N_part = 10765080312 # Number of total DM particles in the catalog (pre-determined)

with h5py.File('/global/cscratch1/sd/samgolds/dm_cat.h5' , 'w') as ff:    
    
    pos = ff.create_dataset("Position", dtype=("f8"), shape=(10765080312, 3))
    cur_index = 0

    # Iterate through all 256 DM catalog files 
    for i in range(256):

        # Load positions
        positional_data =  load_dark_matter_positions(dark_matter_file_str+"#"+str(i))
        
        # Save positions
        n_pos = positional_data.shape[0]
        pos[cur_index:cur_index+n_pos] = positional_data
        cur_index += n_pos

        # Update progress
        progress_bar(i, 256)

### **Computing Galaxy and Matter Power Spectra Using Loaded Data**

I compute power spectra using nbodykit, which utilizes streaming for h5 files (this is very useful in avoiding memory errors when computing matter cross and auto power spectra as the DM file is very large).
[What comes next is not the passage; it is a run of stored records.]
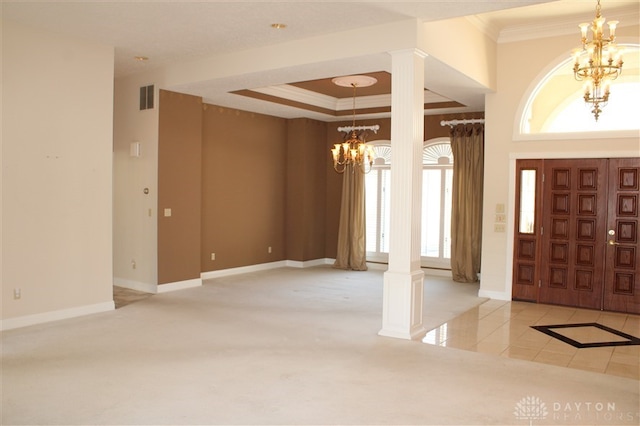 foyer entrance with ornate columns, crown molding, and a chandelier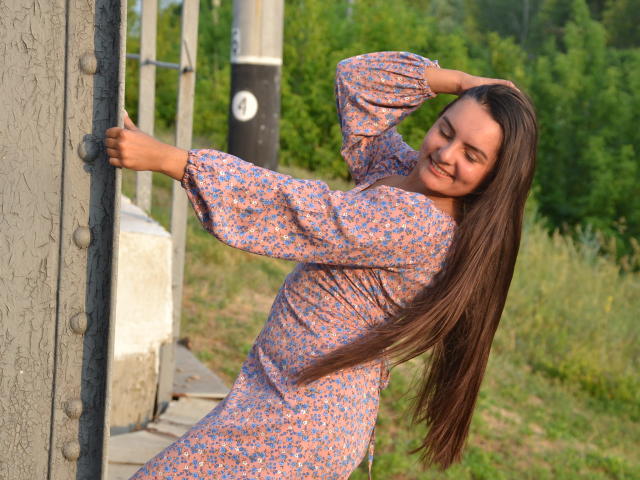 JasmineAsha with long brown hair, wearing a floral dress, leaning against a metal pole, smiling, eyes closed, right hand touching her head, left arm pointing, outdoors.
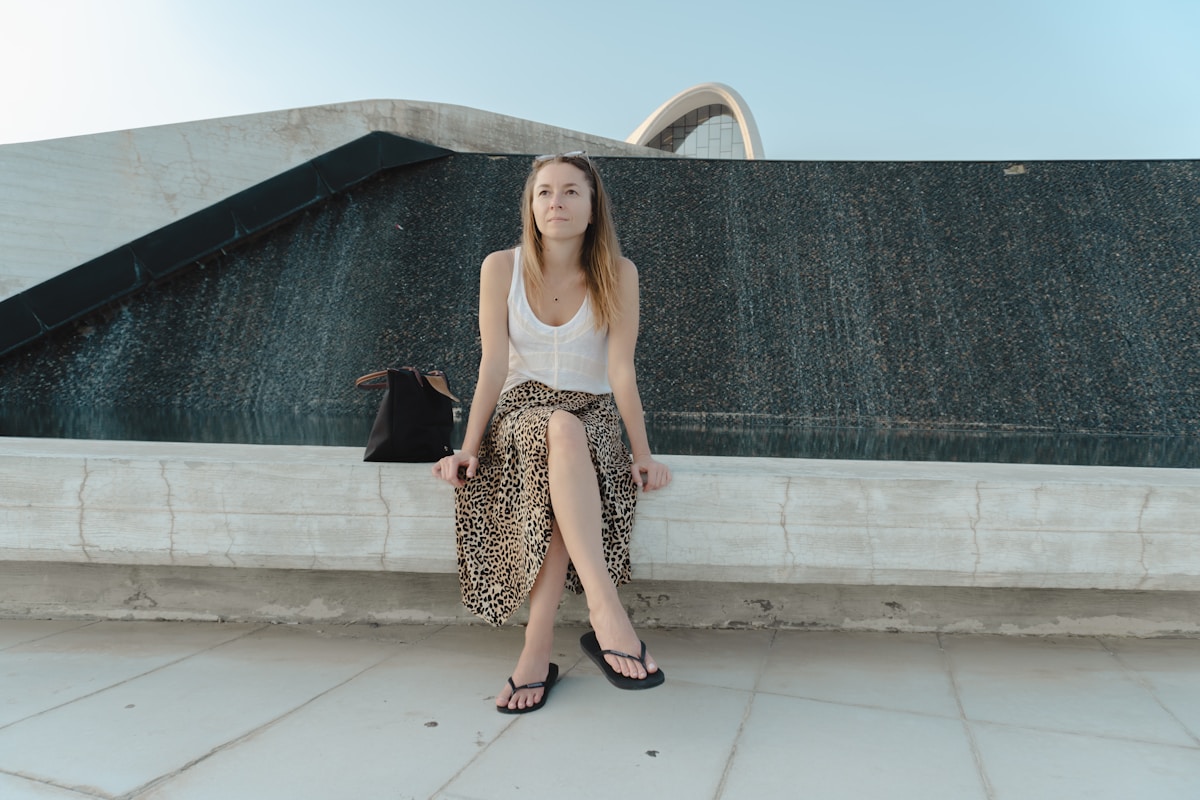 Femme debout devant un bâtiment moderne, vêtue d'un haut blanc et d'une jupe léopard.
It can probably compute 2-point correlation functions as well.

In [None]:
from nbodykit.lab import *
from nbodykit import style

box_size = 3000*100/H0

# Grid size to compute power spectra on
N = 1536

# Location of saved h5 positions for galaxies and DM
gal_cat_str ='/global/cscratch1/sd/samgolds/gal_cat_24_5.h5'
dm_cat_str = '/global/cscratch1/sd/samgolds/dm_cat.h5'


def load_mesh_h5(cat_str, N):
    """Helper function to create nbodykit mesh from h5 file"""
    
    print("Initializing H5 Catalog")
    f =  HDFCatalog(cat_str)
    f.attrs['BoxSize'] = box_size
    
    print("Constructing Mesh")
    return  f.to_mesh(Nmesh=N, compensated=True)    


# Construct galaxy mesh (should be very fast)
mesh_gal = load_mesh_h5(gal_cat_str, N)
mesh_dm = load_mesh_h5(dm_cat_str, N)

# Compute power spectra (for galaxy-galaxy this could take around an hour, for galaxy/matter and matter-matter could take up to 5)
print("Computing Power:")
P_3D_gg = FFTPower(mesh_gal, mode='1d', dk=0.01, kmin=0.001)
P_3D_mm = FFTPower(mesh_dm, mode='1d', dk=0.01, kmin=0.001)
P_3D_mg = FFTPower(mesh_dm, second=mesh_gal, mode='1d', dk=0.01, kmin=0.001)